Reddick: I think the element of surprise is really important. … We actually challenge ourselves to get out of our comfort zones and really talk to people [who] again we have connections maybe, but they may not be very strong connections. More importantly, I think I hear a lot of what Lisa described. … We always follow them and think, “Does this person represent a point of view that we haven’t heard from yet?” We have a lot of ideas and a lot of energy, so we’re not going to stop anytime soon, but I’m always thinking, “Gosh, that’s a good idea” or “We have to do this.”
What do you want people from outside the community to know about Black Austin?
Reddick: I think dimensionality is always a thing. We will talk about everything. … It will be very much based on the experiences that people live every day. We want to understand how they navigate and exist in the city. For me it’s like, you hear both, ‘Wow, that’s really amazing,’ or, ‘That’s really common—I do that, or I go to that place, or I like that thing.’ It is the normalization of our existence. … We live full of life. We don’t just go out into spaces where we are “the only ones”. The podcast tries to get at that, like, “How are you living, existing, and thriving in this space?”

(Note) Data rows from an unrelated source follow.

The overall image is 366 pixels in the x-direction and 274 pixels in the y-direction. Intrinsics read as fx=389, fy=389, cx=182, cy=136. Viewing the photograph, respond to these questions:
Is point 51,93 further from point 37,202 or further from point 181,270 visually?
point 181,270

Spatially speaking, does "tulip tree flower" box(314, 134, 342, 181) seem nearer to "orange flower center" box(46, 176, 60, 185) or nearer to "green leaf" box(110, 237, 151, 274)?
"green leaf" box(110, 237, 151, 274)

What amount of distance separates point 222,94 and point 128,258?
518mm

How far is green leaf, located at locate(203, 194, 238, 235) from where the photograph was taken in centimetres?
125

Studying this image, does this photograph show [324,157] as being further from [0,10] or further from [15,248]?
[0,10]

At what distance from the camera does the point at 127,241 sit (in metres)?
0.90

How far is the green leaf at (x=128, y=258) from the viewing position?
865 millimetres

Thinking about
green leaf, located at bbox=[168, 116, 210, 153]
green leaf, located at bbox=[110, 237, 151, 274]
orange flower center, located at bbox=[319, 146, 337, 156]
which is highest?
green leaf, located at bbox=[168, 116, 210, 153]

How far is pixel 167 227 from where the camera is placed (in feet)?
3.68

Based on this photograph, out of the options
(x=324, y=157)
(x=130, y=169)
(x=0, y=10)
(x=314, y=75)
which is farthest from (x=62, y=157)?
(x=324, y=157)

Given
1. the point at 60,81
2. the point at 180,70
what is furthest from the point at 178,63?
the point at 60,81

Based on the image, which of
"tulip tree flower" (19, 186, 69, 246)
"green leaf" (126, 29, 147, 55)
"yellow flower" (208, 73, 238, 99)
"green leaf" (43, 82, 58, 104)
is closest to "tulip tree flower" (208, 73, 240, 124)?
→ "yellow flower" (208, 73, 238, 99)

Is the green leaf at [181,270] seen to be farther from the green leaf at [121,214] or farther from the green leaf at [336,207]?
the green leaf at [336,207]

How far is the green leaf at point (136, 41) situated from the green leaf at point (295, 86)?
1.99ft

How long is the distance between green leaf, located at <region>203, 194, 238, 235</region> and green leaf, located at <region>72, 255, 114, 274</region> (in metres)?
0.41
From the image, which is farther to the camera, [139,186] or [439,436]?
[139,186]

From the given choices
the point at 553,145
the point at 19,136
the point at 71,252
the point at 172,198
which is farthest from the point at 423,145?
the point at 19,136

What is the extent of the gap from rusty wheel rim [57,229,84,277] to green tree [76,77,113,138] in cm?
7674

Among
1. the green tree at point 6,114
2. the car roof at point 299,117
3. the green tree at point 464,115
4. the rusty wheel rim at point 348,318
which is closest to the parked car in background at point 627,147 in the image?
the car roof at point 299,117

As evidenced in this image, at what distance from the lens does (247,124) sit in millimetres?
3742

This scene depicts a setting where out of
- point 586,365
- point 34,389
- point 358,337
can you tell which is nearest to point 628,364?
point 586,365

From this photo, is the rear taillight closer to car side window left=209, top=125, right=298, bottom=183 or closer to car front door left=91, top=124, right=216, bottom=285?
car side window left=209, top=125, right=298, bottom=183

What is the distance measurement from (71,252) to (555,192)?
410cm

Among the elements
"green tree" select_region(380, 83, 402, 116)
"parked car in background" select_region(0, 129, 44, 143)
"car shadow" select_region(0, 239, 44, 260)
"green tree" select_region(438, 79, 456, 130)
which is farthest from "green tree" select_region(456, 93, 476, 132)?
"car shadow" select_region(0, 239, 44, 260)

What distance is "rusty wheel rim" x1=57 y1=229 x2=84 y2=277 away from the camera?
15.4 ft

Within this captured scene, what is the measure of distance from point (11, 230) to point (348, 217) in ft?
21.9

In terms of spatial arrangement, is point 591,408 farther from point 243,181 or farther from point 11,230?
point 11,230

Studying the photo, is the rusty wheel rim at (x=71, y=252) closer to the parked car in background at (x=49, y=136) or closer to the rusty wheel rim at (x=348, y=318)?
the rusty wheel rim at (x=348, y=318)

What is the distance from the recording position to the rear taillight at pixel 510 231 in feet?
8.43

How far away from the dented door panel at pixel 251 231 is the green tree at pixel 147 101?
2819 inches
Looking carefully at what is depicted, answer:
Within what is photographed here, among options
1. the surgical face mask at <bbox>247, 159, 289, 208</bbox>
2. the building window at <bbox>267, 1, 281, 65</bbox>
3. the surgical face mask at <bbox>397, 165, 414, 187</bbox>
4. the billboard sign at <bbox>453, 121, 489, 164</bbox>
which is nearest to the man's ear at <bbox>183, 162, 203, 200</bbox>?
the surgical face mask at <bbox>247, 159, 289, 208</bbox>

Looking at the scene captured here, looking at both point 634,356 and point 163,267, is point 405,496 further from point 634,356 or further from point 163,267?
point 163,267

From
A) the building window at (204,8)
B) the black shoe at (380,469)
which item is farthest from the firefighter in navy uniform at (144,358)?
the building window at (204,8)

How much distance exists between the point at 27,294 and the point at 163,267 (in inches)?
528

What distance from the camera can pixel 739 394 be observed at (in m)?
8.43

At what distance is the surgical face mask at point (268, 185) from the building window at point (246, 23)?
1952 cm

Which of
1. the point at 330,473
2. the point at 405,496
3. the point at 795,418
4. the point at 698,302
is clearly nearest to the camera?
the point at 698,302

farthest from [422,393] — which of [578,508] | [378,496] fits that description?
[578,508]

What are your goals for the current season of Black Austin Matters?
Reddick: I was actually talking to an older Black Austinite today and I was like, “Gosh, we need to start thinking about age diversity.” We have talked to some very old people, [and] we’ve talked to some young adults, but we’ve never really talked to young people. One of the things that’s kind of great about our collaboration is that I have experience growing up—at least my high school years—here in Austin, and now Lisa and I are raising kids of the same vintage in Austin. … What does it mean to be young and observe the world and the events that have happened in recent years, and does the city weigh in on this?
Thompson: We’re definitely going to be doing some kind of community event sometime this season, and we’re also taking a big leap and teaching a Signature course at the University of Texas called Black Austin Matters. … We’re excited for students to think about what it means to them to create a podcast for their community … and how they want to specifically represent voices that are underrepresented in broadcasting and podcasting.